Over the next several quarters, the base case is continued demand outpacing packaging supply, with gradual diversification into Intel, OSATs, and future U.S. TSMC capacity. The setup improves only if those capacity additions are clearly ramping faster than AI accelerator demand.
Structurally, the transcript argues that semiconductor power has become a full-stack manufacturing issue: advanced packaging is now part of the AI moat. Long run, concentrated packaging capacity in Asia remains a strategic vulnerability unless the U.S. rebuilds more of the assembly chain at home.
Nvidia has reserved most of TSMC's CoWoS advanced packaging capacity, leaving competitors concerned about access to the technology.
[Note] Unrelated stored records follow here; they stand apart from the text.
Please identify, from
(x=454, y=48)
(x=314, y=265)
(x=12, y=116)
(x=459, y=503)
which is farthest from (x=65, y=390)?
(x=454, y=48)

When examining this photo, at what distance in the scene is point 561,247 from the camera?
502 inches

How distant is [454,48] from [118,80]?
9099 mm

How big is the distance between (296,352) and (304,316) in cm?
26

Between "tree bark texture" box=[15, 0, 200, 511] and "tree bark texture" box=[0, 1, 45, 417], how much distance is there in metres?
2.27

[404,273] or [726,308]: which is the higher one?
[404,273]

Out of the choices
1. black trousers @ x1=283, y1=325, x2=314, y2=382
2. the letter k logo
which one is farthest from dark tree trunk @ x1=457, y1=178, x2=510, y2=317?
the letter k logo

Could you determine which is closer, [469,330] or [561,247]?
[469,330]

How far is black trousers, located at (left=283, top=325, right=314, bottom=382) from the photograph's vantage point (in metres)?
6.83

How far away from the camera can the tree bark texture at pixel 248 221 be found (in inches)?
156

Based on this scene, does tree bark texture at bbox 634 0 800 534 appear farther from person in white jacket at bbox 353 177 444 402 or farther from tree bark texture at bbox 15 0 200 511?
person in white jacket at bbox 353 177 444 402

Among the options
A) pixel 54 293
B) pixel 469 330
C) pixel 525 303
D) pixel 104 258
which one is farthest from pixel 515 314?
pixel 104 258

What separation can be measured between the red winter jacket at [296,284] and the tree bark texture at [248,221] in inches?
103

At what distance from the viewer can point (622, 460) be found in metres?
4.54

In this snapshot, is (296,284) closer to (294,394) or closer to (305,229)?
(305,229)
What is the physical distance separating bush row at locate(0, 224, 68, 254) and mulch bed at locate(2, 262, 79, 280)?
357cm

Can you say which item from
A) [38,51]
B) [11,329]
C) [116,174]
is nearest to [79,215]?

The transcript states that Nvidia has reserved the majority of TSMC's leading CoWoS packaging technology and that this has people worried because capacity is tight.
TSMC is expanding packaging capacity very rapidly, with CoWoS capacity growing at an 80% CAGR and SOIC capacity at 100% CAGR.
A speaker from TSMC says the company is increasing CoWoS and SOIC capacity at very high compound annual growth rates to respond to demand.
The US is likely to regain some lost semiconductor leadership through advanced packaging if TSMC's planned US facilities scale successfully.
The transcript concludes that bringing more advanced packaging to US soil may eventually help the US regain some of its long-lost lead in silicon.
Why are advanced packaging and CoWoS becoming such a bottleneck for AI chips?
The guest explains that AI demand for more GPUs and more HBM in a package has surged faster than companies planned for, so packaging capacity is tight. Advanced packaging is now as important as the die itself, and without enough capex it can become a major constraint.
What exactly is advanced packaging and how does it differ from standard packaging?
Advanced packaging combines multiple chips or chiplets from different technologies into one larger package with interconnects. The guest says it is the natural extension of Moore's law into the third dimension, beyond older standard packaging that mainly protected and contained a single chip.
Why did TSMC develop CoWoS and what problem does it solve for AI chips?
He says CoWoS puts HBM memory right beside the compute chip in a very efficient way, helping overcome the memory-wall problem. The latest CoWoS versions scale up the number of HBM stacks around the compute die for much higher performance.